You are viewing a plain text version of this content. The canonical link for it is here.
Posted to commits@hudi.apache.org by GitBox <gi...@apache.org> on 2021/11/24 18:33:25 UTC

[GitHub] [hudi] vinothchandar commented on a change in pull request #4037: [HUDI-2794] Guarding table service commits within a single lock to commit to both data table and metadata table

vinothchandar commented on a change in pull request #4037:
URL: https://github.com/apache/hudi/pull/4037#discussion_r756334432



##########
File path: hudi-client/hudi-client-common/src/main/java/org/apache/hudi/table/action/rollback/BaseRollbackActionExecutor.java
##########
@@ -255,30 +255,18 @@ private void rollBackIndex() {
 
   protected void finishRollback(HoodieInstant inflightInstant, HoodieRollbackMetadata rollbackMetadata) throws HoodieIOException {
     try {
-      writeToMetadata(rollbackMetadata);
+      if (!skipLocking && config.isMetadataTableEnabled()) {
+        this.txnManager.beginTransaction(Option.empty(), Option.empty());
+      }
+      writeTableMetadata(rollbackMetadata);
       table.getActiveTimeline().transitionRollbackInflightToComplete(inflightInstant,

Review comment:
       yeah probably good to fence the entire timeline update as well

##########
File path: hudi-client/hudi-client-common/src/main/java/org/apache/hudi/table/action/rollback/BaseRollbackActionExecutor.java
##########
@@ -255,30 +255,18 @@ private void rollBackIndex() {
 
   protected void finishRollback(HoodieInstant inflightInstant, HoodieRollbackMetadata rollbackMetadata) throws HoodieIOException {
     try {
-      writeToMetadata(rollbackMetadata);
+      if (!skipLocking && config.isMetadataTableEnabled()) {
+        this.txnManager.beginTransaction(Option.empty(), Option.empty());
+      }
+      writeTableMetadata(rollbackMetadata);
       table.getActiveTimeline().transitionRollbackInflightToComplete(inflightInstant,
           TimelineMetadataUtils.serializeRollbackMetadata(rollbackMetadata));
       LOG.info("Rollback of Commits " + rollbackMetadata.getCommitsRollback() + " is complete");
     } catch (IOException e) {
       throw new HoodieIOException("Error executing rollback at instant " + instantTime, e);
-    }
-  }
-
-  /**
-   * Update metadata table if available. Any update to metadata table happens within data table lock.

(Given instruction 1): Pick out every line in the entries below that contains the string "placed", and copy each one. Case counts.

(Listing):
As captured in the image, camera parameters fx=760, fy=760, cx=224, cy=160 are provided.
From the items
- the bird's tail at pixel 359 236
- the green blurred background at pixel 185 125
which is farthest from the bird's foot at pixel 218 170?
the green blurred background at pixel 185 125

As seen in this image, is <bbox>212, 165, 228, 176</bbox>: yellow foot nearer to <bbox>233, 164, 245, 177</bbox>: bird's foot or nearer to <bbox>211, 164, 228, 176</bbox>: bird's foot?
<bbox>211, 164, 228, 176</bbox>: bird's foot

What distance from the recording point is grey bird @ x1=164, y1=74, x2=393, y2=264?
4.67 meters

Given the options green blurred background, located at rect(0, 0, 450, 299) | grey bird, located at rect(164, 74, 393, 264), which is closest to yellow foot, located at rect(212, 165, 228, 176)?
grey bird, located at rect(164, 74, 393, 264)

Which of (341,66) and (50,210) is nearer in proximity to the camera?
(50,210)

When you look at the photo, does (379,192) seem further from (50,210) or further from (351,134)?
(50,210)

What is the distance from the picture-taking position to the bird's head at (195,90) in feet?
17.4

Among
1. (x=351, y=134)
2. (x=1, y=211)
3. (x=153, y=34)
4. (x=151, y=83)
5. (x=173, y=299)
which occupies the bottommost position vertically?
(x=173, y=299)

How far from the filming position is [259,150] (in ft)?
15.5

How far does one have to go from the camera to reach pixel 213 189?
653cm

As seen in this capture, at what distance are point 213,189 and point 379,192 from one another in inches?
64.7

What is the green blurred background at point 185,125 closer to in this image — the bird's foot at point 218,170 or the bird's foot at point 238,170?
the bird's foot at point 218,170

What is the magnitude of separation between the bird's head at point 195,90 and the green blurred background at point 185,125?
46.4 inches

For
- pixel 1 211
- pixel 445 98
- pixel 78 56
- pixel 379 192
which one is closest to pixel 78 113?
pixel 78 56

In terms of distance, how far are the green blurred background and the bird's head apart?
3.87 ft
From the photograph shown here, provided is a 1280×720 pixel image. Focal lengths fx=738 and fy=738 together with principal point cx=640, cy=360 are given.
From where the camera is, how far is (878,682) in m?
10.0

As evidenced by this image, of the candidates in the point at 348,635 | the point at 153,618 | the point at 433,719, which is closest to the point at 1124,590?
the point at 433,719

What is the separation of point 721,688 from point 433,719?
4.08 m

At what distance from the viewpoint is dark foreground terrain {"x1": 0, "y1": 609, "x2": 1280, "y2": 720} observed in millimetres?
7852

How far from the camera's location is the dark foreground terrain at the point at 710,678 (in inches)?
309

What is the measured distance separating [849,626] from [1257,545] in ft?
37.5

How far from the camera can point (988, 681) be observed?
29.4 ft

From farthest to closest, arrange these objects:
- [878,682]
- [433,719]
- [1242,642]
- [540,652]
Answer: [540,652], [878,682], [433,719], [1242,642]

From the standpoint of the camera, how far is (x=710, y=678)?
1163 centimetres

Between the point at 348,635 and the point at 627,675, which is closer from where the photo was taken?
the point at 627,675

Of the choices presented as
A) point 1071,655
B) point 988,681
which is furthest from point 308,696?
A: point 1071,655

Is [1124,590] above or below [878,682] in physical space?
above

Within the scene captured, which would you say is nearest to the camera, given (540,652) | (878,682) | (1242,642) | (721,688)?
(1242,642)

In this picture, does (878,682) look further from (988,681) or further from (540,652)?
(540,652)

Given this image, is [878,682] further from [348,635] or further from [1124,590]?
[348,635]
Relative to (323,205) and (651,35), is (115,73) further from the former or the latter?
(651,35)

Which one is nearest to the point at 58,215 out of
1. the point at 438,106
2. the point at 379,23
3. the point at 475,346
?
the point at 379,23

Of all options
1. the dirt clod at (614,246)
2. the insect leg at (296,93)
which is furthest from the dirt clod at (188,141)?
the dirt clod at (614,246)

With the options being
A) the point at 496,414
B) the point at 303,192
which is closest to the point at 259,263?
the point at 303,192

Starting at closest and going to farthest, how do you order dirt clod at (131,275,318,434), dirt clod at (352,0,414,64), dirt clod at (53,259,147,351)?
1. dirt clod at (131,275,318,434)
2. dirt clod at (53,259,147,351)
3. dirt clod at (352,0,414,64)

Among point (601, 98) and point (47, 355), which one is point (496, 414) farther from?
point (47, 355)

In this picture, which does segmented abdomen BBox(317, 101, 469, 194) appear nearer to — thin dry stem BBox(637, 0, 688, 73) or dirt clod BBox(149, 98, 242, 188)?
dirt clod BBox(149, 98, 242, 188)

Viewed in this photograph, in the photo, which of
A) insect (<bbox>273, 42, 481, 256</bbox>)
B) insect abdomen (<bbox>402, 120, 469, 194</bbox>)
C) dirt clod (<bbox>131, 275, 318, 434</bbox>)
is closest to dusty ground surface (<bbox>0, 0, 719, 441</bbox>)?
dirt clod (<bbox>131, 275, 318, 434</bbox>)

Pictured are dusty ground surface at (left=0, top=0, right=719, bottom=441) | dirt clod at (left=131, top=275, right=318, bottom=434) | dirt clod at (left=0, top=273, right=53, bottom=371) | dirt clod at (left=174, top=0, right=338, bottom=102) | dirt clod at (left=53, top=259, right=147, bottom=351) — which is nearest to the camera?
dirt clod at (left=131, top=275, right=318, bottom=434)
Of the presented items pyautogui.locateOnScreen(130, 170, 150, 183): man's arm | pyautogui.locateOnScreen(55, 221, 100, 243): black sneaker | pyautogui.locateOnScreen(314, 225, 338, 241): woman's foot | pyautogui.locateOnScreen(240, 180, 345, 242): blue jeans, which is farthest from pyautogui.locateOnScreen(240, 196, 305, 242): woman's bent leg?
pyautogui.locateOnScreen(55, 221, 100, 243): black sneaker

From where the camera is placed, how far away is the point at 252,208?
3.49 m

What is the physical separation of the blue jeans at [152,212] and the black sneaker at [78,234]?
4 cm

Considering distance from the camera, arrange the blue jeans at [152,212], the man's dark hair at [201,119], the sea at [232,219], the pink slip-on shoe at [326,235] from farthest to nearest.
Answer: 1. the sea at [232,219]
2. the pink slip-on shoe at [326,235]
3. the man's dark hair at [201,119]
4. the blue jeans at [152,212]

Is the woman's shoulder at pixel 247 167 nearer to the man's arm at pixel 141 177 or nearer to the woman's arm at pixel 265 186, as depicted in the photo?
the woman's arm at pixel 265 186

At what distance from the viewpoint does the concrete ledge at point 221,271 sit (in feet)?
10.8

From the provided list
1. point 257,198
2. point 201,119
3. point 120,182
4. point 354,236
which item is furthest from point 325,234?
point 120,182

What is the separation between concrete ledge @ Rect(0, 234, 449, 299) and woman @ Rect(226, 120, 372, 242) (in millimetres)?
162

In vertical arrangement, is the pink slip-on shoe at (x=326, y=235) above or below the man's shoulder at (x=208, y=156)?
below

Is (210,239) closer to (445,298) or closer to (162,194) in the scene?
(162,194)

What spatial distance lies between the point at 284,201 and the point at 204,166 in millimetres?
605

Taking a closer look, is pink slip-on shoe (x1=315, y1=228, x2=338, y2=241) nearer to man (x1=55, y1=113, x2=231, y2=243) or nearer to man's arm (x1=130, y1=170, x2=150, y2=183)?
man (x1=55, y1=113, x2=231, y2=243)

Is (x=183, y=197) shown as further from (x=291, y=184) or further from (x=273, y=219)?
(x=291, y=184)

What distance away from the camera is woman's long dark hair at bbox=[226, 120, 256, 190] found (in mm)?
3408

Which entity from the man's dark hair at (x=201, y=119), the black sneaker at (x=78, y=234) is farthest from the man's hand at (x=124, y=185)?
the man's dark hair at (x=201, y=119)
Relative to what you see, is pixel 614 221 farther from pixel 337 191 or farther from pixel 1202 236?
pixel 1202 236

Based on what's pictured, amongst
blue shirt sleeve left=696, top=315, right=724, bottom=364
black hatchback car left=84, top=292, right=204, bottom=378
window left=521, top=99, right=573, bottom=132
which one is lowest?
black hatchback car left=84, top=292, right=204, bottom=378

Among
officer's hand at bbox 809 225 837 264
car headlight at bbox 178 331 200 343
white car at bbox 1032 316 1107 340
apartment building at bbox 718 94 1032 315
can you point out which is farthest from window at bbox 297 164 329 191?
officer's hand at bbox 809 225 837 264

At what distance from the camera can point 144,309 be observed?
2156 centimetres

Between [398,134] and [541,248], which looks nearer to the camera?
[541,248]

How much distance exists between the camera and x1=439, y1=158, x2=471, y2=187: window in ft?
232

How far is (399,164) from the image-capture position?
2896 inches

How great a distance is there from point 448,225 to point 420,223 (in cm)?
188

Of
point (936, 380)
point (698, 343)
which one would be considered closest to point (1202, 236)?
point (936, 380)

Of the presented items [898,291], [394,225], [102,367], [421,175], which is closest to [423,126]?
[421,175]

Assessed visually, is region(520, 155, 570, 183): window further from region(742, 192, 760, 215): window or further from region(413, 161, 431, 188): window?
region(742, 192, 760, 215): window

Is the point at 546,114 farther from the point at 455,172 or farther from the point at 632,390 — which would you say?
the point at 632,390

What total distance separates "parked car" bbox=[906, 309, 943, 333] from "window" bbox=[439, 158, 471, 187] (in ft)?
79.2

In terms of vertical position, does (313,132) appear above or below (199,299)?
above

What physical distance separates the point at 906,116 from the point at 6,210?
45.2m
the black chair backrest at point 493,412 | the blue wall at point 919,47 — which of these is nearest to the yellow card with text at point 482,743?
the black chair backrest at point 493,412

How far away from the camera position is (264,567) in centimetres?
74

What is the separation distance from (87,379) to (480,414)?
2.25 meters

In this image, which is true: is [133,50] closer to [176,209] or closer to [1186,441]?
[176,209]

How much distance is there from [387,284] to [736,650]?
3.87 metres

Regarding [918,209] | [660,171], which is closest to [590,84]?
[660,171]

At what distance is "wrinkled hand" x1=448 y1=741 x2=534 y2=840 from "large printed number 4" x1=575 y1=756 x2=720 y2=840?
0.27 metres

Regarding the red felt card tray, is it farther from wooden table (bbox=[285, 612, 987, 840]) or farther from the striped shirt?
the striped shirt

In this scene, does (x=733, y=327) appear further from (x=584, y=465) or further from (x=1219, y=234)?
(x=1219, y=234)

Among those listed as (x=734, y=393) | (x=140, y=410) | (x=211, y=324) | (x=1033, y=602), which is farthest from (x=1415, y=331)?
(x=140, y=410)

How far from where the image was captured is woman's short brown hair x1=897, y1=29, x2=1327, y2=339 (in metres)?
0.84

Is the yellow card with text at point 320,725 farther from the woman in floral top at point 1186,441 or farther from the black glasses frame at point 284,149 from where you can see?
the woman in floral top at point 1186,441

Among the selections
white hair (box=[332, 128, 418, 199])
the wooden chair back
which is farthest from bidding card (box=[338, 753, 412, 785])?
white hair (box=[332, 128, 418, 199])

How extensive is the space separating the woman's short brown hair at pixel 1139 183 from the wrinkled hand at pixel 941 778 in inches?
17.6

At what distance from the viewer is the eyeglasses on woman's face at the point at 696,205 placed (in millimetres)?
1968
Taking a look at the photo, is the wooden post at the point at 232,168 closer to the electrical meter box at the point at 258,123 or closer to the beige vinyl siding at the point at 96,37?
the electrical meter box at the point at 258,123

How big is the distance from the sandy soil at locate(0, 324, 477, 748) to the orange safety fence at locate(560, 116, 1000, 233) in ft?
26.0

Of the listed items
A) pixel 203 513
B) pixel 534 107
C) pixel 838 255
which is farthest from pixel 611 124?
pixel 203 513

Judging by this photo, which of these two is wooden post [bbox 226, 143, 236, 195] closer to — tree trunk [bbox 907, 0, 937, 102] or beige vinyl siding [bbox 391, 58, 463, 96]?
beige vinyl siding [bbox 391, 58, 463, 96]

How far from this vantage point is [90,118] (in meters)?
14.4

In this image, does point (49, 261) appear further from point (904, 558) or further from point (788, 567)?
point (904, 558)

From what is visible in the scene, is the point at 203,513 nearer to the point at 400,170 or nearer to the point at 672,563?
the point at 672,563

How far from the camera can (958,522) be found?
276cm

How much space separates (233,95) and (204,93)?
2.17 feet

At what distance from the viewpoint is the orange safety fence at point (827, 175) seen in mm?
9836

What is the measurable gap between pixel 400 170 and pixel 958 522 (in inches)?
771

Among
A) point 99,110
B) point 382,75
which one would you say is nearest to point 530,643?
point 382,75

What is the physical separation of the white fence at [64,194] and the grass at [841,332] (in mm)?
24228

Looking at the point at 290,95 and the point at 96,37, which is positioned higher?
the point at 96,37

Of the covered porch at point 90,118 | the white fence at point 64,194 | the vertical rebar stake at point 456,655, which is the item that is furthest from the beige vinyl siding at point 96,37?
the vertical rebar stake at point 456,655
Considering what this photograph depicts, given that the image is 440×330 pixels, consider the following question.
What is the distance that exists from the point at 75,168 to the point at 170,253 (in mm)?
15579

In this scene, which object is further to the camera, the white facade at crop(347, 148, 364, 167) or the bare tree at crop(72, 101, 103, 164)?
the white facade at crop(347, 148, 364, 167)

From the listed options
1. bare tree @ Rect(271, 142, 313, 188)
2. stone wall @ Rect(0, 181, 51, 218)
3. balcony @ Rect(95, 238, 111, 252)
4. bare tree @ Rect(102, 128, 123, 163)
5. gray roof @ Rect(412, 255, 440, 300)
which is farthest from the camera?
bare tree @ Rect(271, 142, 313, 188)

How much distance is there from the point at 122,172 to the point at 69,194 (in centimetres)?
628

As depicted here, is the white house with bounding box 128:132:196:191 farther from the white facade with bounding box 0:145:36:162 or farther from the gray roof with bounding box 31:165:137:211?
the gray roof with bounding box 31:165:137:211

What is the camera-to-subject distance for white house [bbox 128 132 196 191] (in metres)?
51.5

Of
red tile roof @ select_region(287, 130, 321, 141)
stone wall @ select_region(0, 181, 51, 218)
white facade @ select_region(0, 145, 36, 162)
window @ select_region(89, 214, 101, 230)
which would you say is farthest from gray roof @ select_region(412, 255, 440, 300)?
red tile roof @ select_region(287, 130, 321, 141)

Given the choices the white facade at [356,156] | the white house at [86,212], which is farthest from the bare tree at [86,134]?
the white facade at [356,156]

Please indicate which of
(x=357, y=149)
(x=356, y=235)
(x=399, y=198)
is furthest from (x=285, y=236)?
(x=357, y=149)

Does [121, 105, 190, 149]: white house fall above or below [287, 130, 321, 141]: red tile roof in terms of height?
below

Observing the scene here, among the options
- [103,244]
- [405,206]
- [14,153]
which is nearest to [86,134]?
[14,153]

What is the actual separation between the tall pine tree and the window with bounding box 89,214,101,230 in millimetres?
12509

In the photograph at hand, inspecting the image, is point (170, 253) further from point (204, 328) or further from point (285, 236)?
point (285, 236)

(Given instruction 2): Extend the code review thread on Hudi pull request #4037 above, starting after its last line.

(Exercise output 1):
From where the camera is placed, how far away is the point at 252,208?
At what distance from the viewer is the eyeglasses on woman's face at the point at 696,205 placed (in millimetres)?

(Exercise output 2):
-   * @param rollbackMetadata instance of {@link HoodieRollbackMetadata} to be applied to metadata.
-   */
-  private void writeToMetadata(HoodieRollbackMetadata rollbackMetadata) {
-    if (config.isMetadataTableEnabled()) {
-      try {
-        if (!skipLocking) {
-          this.txnManager.beginTransaction(Option.empty(), Option.empty());
-        }
-        writeTableMetadata(rollbackMetadata);
-      } finally {
-        if (!skipLocking) {
-          this.txnManager.endTransaction();
-        }
+    } finally {
+      if (!skipLocking && config.isMetadataTableEnabled()) {

Review comment:
       same here.

##########
File path: hudi-client/hudi-client-common/src/main/java/org/apache/hudi/table/action/clean/CleanActionExecutor.java
##########
@@ -205,31 +205,19 @@ private HoodieCleanMetadata runClean(HoodieTable<T, I, K, O> table, HoodieInstan
           Option.of(timer.endTimer()),
           cleanStats
       );
-      writeMetadata(metadata);
+      if (!skipLocking && config.isMetadataTableEnabled()) {

Review comment:
       can we have a `needsLocking` member which is initialized to `needsLocking = !skipLocking && config.isMetadataTableEnabled()` and just reuse here and below?

##########
File path: hudi-client/hudi-spark-client/src/main/java/org/apache/hudi/client/SparkRDDWriteClient.java
##########
@@ -314,11 +314,21 @@ protected void completeCompaction(HoodieCommitMetadata metadata, JavaRDD<WriteSt
                                     String compactionCommitTime) {
     this.context.setJobStatus(this.getClass().getSimpleName(), "Collect compaction write status and commit compaction");
     List<HoodieWriteStat> writeStats = writeStatuses.map(WriteStatus::getStat).collect();
-    writeTableMetadata(table, metadata, new HoodieInstant(HoodieInstant.State.INFLIGHT, HoodieTimeline.COMPACTION_ACTION, compactionCommitTime));
-    // commit to data table after committing to metadata table.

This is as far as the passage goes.